Reproduce everything from the line containing "Which object, pixel" down to the end of the records, requests included. Multiply every number in the answers (the coordinates and the distance value) by 1.55, rounding each result half up to the number of decimal places the original had.

start Supplied records

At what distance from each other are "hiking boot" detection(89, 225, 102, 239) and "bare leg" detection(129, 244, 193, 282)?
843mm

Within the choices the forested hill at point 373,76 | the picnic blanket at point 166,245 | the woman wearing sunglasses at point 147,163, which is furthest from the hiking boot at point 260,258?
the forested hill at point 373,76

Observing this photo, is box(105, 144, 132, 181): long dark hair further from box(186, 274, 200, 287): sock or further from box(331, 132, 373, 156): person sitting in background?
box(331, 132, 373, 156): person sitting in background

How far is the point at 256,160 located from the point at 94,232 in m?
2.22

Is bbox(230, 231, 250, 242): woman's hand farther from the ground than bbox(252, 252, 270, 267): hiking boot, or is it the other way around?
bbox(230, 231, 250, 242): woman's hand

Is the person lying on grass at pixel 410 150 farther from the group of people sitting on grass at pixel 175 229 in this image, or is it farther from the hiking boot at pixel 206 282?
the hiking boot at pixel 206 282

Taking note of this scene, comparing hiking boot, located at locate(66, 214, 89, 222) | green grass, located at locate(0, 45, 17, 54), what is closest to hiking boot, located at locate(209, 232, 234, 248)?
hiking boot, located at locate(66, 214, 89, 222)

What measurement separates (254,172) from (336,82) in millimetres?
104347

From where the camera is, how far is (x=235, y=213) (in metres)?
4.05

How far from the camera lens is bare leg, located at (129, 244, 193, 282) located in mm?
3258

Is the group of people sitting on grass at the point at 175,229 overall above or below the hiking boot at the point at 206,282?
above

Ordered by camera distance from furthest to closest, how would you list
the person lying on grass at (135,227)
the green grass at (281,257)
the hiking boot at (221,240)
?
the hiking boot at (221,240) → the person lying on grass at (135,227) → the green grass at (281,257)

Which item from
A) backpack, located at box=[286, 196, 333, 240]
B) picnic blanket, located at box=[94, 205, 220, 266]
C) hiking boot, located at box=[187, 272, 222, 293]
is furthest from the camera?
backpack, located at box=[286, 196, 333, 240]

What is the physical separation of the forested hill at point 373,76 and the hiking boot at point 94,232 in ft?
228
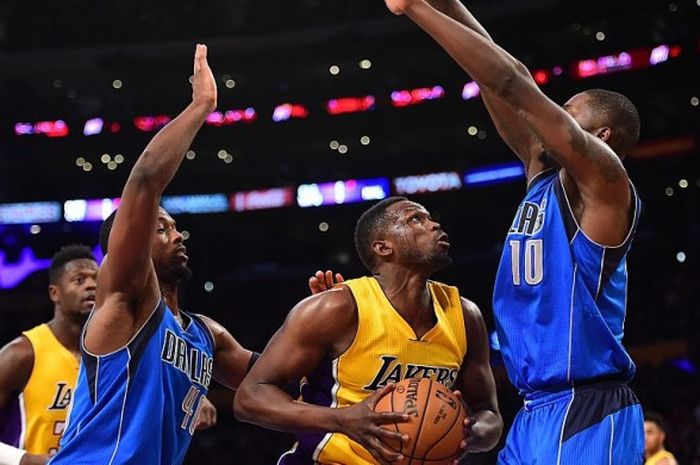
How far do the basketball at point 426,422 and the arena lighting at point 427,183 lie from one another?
2172cm

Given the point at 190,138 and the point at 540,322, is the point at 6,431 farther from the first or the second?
the point at 540,322

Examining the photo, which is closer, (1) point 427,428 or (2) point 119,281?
(1) point 427,428

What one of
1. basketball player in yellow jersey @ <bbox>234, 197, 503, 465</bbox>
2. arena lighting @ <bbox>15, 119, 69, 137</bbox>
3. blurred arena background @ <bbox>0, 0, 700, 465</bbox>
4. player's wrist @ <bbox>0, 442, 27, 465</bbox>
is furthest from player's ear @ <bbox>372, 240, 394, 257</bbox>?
arena lighting @ <bbox>15, 119, 69, 137</bbox>

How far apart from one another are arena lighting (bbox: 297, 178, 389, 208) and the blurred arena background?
0.13ft

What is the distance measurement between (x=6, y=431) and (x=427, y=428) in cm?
298

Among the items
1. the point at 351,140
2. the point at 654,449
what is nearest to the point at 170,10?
the point at 351,140

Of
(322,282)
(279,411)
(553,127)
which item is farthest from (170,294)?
(553,127)

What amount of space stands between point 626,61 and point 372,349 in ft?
65.3

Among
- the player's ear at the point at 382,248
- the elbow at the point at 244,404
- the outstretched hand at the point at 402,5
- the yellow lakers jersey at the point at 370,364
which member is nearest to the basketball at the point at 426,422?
the yellow lakers jersey at the point at 370,364

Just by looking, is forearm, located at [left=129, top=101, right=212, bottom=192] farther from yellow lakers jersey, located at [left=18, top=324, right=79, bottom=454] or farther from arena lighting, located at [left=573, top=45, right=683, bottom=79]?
arena lighting, located at [left=573, top=45, right=683, bottom=79]

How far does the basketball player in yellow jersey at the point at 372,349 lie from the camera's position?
4.07 metres

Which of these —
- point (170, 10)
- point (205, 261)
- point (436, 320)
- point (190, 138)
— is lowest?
point (436, 320)

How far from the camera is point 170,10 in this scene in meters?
27.2

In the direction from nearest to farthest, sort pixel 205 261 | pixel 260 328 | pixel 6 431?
pixel 6 431
pixel 260 328
pixel 205 261
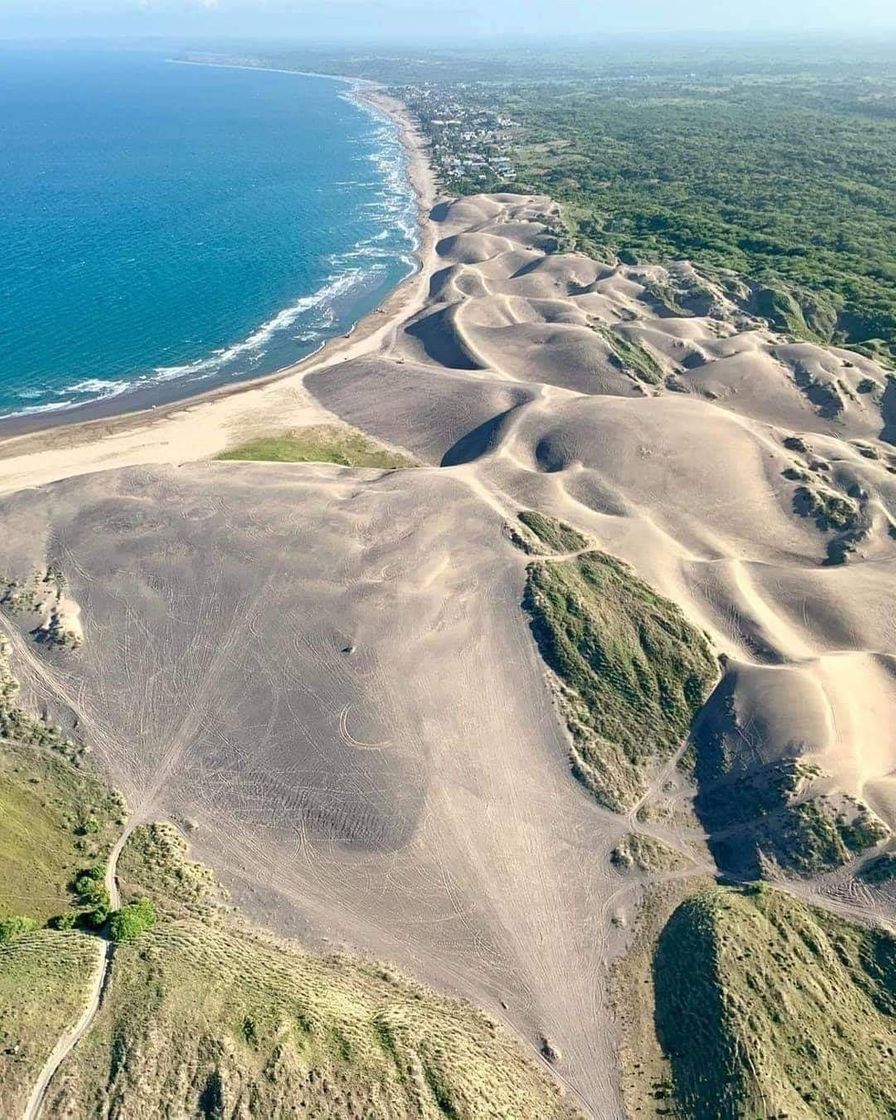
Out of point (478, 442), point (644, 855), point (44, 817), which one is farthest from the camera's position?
point (478, 442)

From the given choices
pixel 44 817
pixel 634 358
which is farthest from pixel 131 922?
pixel 634 358

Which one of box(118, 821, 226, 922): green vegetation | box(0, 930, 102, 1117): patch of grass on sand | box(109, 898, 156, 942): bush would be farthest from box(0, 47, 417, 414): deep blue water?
box(0, 930, 102, 1117): patch of grass on sand

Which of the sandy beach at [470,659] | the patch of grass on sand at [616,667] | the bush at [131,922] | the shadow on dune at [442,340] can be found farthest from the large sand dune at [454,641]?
the shadow on dune at [442,340]

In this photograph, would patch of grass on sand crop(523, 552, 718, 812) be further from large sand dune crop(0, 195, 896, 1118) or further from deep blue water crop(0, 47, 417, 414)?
deep blue water crop(0, 47, 417, 414)

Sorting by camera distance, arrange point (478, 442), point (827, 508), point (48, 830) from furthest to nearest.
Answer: point (478, 442), point (827, 508), point (48, 830)

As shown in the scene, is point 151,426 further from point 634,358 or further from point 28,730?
point 634,358

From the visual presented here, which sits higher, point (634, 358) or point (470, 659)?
point (634, 358)

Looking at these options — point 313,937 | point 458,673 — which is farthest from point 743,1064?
point 458,673
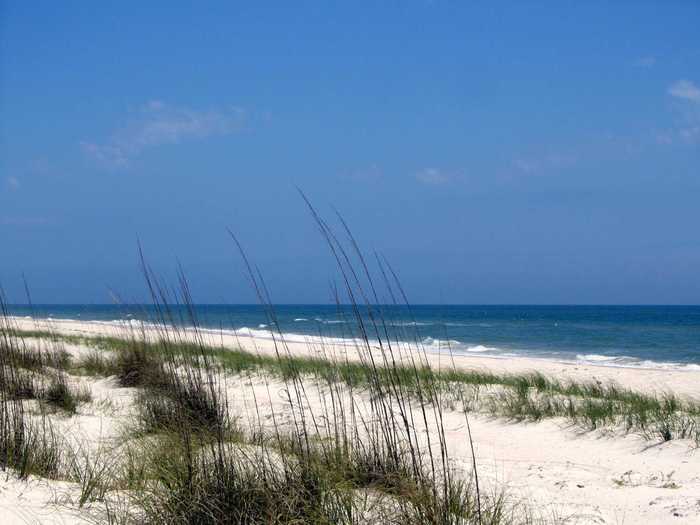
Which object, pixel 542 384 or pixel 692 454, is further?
pixel 542 384

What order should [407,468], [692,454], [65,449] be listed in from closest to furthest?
[407,468]
[65,449]
[692,454]

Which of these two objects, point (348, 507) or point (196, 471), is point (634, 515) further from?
point (196, 471)

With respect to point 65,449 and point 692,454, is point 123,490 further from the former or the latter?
point 692,454

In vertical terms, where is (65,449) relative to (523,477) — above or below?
above

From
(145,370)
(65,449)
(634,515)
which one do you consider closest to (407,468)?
(634,515)

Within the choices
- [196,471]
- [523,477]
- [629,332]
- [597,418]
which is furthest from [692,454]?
[629,332]

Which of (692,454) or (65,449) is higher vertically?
(65,449)

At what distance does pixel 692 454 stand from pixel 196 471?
11.9 feet

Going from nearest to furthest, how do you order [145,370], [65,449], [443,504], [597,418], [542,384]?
[443,504] → [65,449] → [597,418] → [145,370] → [542,384]

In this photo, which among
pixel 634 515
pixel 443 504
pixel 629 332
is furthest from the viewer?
pixel 629 332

end Supplied records

### Solution
Which object, pixel 542 384 or pixel 692 454, is further?
pixel 840 595

What order should [407,468], [692,454], [65,449] be listed in from closest to furthest?
[631,725]
[101,696]
[1073,704]

Which of these two objects, point (348, 507) or point (196, 471), is point (634, 515) further from?
point (304, 730)

With respect to point 65,449 and point 692,454, is point 123,490 further from the former or the latter?
point 1073,704

In vertical terms, where is (65,449) relative to (523,477) — above or below?
above

From
(145,370)
(65,449)
(634,515)
which one do you consider closest to (407,468)?
(983,798)

Within the choices
- [196,471]
- [523,477]
- [629,332]
- [597,418]
which is furthest from [692,454]?
[975,515]

Which of (692,454) or (65,449) is higher vertically?
(101,696)

At what distance does pixel 692 454 stand from pixel 196 471?
18.4 feet

Going from nearest to furthest, how do you order [145,370], [65,449], [443,504], [597,418], [542,384]?
[687,781] → [101,696] → [925,648] → [225,574] → [840,595]

In this photo, which among
pixel 634 515
pixel 443 504
pixel 629 332
is furthest from the viewer?
pixel 975 515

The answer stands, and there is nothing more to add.